Diffusion de l’art moderne et contemporain

Henri-Jean CLOSON

Marly 006Né à Liège en 1888, mort à Paris en 1975

Homme de recherche, Closon l'a été, non seulement dans la poursuite d'une maîtrise et d'une perfection des moyens, mais aussi dans celle de la finalité d'une oeuvre d'homme pour qu'elle puisse porter "le sceau de l'art". Méditer et réfléchir sur ce qui fait la plénitude d'une oeuvre par la tension vers la justesse, Closon n'a cessé de le faire.

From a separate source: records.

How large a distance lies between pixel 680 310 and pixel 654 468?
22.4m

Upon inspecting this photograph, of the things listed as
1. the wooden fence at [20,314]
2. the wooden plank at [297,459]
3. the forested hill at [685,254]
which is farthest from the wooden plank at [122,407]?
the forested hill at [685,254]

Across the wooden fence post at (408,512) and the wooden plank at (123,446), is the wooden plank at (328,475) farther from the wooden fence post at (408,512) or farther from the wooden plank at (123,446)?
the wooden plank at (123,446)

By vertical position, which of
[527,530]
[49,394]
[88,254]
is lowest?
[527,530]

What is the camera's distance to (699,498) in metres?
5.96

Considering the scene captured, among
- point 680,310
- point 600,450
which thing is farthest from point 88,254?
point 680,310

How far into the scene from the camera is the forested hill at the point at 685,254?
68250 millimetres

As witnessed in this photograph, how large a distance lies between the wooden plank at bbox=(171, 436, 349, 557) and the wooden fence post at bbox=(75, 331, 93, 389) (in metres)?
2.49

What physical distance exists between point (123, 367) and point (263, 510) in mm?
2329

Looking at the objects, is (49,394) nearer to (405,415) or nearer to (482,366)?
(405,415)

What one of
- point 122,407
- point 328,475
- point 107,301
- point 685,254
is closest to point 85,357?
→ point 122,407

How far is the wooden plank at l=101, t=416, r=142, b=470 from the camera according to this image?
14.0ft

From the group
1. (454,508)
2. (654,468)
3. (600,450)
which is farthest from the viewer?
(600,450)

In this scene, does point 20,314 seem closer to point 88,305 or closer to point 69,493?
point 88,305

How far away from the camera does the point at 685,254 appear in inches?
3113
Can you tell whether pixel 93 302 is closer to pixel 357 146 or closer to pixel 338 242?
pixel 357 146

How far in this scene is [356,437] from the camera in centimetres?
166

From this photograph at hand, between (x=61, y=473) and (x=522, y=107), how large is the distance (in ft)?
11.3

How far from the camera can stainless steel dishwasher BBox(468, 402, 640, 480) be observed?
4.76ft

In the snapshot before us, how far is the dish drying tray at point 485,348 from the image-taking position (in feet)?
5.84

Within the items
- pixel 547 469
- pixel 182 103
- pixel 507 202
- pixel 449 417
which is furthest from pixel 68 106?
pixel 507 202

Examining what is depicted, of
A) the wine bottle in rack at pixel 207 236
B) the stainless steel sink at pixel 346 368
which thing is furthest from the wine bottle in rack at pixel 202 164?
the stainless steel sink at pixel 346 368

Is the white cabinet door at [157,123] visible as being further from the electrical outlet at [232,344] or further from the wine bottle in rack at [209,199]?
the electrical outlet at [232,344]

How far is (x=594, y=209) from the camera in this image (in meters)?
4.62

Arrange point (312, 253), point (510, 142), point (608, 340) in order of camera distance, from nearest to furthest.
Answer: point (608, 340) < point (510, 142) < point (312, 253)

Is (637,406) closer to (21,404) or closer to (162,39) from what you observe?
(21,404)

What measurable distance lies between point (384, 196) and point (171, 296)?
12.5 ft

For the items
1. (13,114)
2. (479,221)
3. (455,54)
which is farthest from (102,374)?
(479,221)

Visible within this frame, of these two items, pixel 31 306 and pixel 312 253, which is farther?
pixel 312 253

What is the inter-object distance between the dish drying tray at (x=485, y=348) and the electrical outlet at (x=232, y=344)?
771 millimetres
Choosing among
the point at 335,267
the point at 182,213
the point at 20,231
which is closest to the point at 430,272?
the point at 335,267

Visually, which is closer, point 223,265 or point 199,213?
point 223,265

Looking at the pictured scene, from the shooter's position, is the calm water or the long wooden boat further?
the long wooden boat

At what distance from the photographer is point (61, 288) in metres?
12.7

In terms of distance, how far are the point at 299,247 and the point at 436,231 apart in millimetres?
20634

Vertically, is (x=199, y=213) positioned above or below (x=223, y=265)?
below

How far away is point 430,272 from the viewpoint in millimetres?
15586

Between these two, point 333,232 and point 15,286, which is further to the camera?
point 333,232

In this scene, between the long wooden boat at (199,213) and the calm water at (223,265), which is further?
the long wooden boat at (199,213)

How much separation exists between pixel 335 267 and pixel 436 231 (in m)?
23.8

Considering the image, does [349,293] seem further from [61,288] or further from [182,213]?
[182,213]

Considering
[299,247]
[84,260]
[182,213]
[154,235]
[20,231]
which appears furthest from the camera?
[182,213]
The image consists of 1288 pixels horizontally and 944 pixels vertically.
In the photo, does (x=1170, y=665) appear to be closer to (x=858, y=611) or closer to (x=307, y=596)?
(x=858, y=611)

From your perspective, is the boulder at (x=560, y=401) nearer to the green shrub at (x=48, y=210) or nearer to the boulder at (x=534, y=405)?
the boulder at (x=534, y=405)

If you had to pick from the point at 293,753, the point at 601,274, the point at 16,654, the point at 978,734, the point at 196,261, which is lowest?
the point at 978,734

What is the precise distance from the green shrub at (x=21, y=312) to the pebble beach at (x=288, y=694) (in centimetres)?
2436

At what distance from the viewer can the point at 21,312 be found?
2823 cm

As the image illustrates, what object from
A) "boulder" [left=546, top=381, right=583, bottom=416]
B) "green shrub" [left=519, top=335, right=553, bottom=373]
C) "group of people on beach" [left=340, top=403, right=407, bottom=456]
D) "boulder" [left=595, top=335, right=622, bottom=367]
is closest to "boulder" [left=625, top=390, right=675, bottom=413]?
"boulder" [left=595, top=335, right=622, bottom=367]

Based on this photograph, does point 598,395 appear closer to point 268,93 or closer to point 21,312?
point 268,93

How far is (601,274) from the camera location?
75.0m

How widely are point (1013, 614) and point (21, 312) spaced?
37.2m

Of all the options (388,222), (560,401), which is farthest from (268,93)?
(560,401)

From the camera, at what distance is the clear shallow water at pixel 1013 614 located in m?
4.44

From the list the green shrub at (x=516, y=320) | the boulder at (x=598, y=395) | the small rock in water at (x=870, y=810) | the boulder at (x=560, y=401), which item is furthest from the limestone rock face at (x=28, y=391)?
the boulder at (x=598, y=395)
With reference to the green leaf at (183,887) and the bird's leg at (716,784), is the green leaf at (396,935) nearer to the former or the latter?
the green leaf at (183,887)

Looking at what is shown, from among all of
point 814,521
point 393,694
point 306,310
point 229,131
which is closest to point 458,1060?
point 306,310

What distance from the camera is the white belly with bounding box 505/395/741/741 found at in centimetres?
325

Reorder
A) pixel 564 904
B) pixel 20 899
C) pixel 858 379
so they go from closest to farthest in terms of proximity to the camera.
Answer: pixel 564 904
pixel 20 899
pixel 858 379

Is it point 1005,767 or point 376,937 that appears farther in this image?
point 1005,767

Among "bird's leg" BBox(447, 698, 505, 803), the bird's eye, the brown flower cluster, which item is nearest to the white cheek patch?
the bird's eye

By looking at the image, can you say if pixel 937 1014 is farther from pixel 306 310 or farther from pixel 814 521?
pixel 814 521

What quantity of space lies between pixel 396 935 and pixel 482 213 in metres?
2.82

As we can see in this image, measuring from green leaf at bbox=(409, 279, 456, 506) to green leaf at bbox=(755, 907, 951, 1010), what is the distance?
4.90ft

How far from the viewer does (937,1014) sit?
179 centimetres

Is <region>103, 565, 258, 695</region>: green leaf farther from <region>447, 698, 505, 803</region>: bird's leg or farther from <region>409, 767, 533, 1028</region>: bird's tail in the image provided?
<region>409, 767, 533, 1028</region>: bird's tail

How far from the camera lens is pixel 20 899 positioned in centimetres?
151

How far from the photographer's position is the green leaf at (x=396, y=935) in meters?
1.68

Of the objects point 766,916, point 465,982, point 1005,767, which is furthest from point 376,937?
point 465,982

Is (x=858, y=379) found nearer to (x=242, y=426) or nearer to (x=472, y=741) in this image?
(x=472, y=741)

L'art n'est pas seulement émotion esthétique, mais valeur spirituelle...il s'agit de restituer l'homme dans sa globalité. Alors, seulement à cette condition, l'artiste sera à même de se transcender et de trouver d'autres voies que celles déjà explorées. L'une des voies empruntées par Closon est la couleur: "la couleur n'est pas seulement un signe des choses, elle est la vie des choses... Comme en musique, tout est question de cadences et de rythmes". Closon alors pense plus couleur, il la regarde comme un élément vivant jusqu'au vertige. Il s'agit de ce même vertige que nous retrouvons chez Rimbaud, Antonin Arthaud, Malraux. (P.G. Closon)

Je cherchais à rendre la plénitude d'un visage en rythmant et en cadençant les couleurs pour qu'elles soient les unes avec les autres, non pas des oppositions, mais des juxtapositions, des juxtapositions qui les valorisent l'une l'autre en les mariant...Elles enfantaient ainsi l'irradiation de la matière, et avec la lumière de cette irradiation, le visage auréolé prenait sa plénitude. (texte tiré de " Entretiens avec Closon sur l'art, l'homme et la vie" Recueillis par Jacques Billot, SFP edit.)